Picture yourself in boat on a river. The oarsman is Paul. George and John beckon you to come ashore. Your feet recoil from the blistering white sand. Ringo serves umbrella-topped drinks. You thought you did not like classical music. But wait. Haven't you heard these tunes before? It's the Beatles, with a jazz trio wandering through, drunkenly.
At a recent rehearsal for its upcoming concert, the Virginia Commonwealth University Symphony Orchestra wades through a trippy, dreamlike composition that sounds as if the Beatles went on vacation in the Caribbean, got a bit too much sun, and met up with some jazz musicians who plied them with lime-flavored umbrella-sprouting cocktails.
This frothy concoction is the second piece by the university's revered jazz professor, Doug Richards, that makes use of the symphonic orchestra, some jazz musicians and a choir. “Some New Threads for Eleanor and Jude” takes as its springboard the hallowed tunes of the Beatles and infuses them with a calypso flavor. The mAclange of jazz instrumentation and techniques, symphonic textures and deeply revered pop tunes makes for a refreshing pastiche, one that is more than a bit surreal. Is that intentional?
Richards says yes. "I use each of the four sections [of the wind instruments] in a type of very brief, interlocking, contrapuntal weaving, giving little motific snippets from the main theme,” including some of the Beatles' most beloved melodies. So, is it sacrilegious to toss the Fab Four with a salad of jazz, cathedral choir vocals and violins? Richards points out that all the great composers freely borrowed by tunes that were popular in their day. “I'm a great fan of Bartok, Stravinsky -- both of those composers used folk music. The folk music of our time, of course, is popular music -- this stuff is pushing a half century old now. I look at this as part of Western culture; in fact; it's part of world culture, now.”

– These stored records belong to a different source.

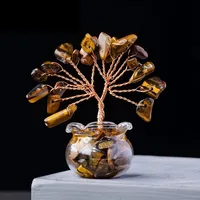 1 Piece 1 Set Tree Indoor Home Crystal Elegant sku image 10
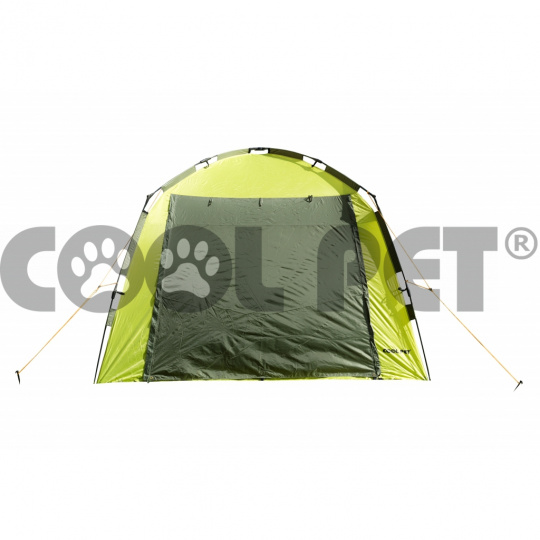 PRE-SALE STARTED, DELIVERY MARCH 2024 - Exhibition tent Naturelax Comfort 3 x 3 m green 
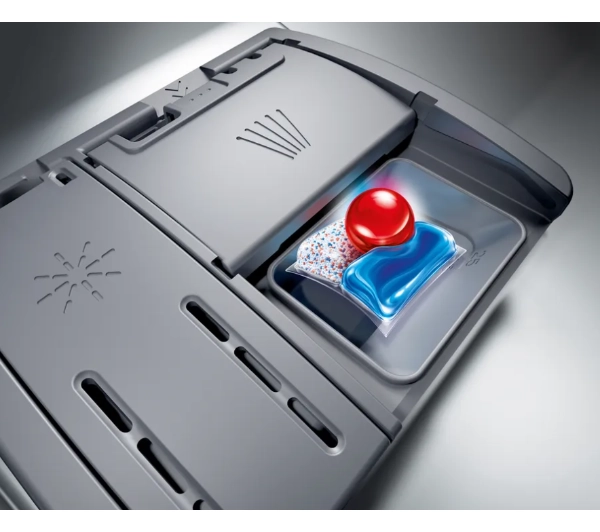 Bosch Serie 4 SPI4EMS17E 44,8cm Funkcje AI Automatyczne otwieranie drzwi Szuflada na sztućce Zdalne sterowanie - Kup na Raty - RRSO 0%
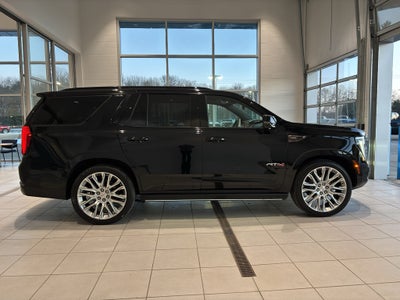 2025 GMC Yukon AT4 Ultimate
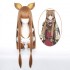 Anime The Rising Of The Shield Hero Season 2 Raphtalia Cosplay Wig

The upcoming concert of the university's orchestra will expand notions of what a student orchestra can do under inspired professorial guidance. At another rehearsal, conductor Daniel Myssyk requires the cellists to replay a lick six times, expecting the best from his young charges. He lavishes attention on the wind players who dance on a high wire of exposed, difficult parts and scoops a luxurious sound out of the violas and violins. “It's not weighty enough,” he admonishes the young players. “It should sound like it weighs a metric ton.” The students try again -- there is more heft to the sound. “Again,” Myssyk urges, “but this time, with beauty.” The third time sounds colossal. This is the first rehearsal of the concerto with the guest artist present, and the students have every right to be overawed. Dmitri Shteinberg is a world-class player with more than 20 piano competition honors on his resume. Music major Adrienne Pucky deadpans, “He plays better than Jesus.” The students know him from his chamber music coaching or as their private teacher. On March 4, he will school them in Rachmaninoff.
Shteinberg is compact, lithe, his sweater tucked into his pants in European style. After completing his triumphal opening barrage, he adjusts his glasses and abruptly stands. While the orchestra pushes ahead without him, he hops off the stage like a physical comic, removes his jacket, tidily folds it over an empty seat, and, cat-like, jumps back on stage, resuming his seat on the black bench at the precise moment necessary to resume playing the concerto, literally not missing a beat.
Rachmaninoff is famously difficult for pianists—the composer wrote music specifically to showcase his own pyrotechnic prowess: He was the Eddie Van Halen of pianists, a superstar in his time. This concerto is not the Third, made notorious by the Academy Award-winning movie “Shine.” These students are polishing the Second Piano Concerto, which is even more languid, more enticing, replete with emotional thickets in which a pianist and an orchestra—and an audience--might be happily trapped. Before the thorny third movement, Shteinberg crosses himself for good luck, and immediately proceeds to make mincemeat out of those treacherous passages. He has become well-known among Richmond classical fans as an organized, dedicated, no-nonsense teacher and extremely hard-working musician. The surprise is how passionate and emotional his playing is. Colleagues, friends, the professor's new bride and adoring students watch the rehearsal from the hall.
The value of playing with such an artist cannot be overstated. “This is such good training for the students, getting those accompanying skills that they need so much,” Myssyk notes during a break in rehearsal. “The biggest benefit is to develop this sense of always listening, of always being connected to the soloist.” When the orchestra students' attention wavers, which is rare, Myssyk reminds them, “One eye on the conductor, one ear on the piano.” The image of an ear on the piano causes more than one player to chuckle. But from then on, the ensemble is entirely at Shteinberg's beck and call. Together, they proceed to spin a musical line of exceeding length and loveliness, one of the most sensual melodies ever written -- a scarf wafting to the ground, slowly.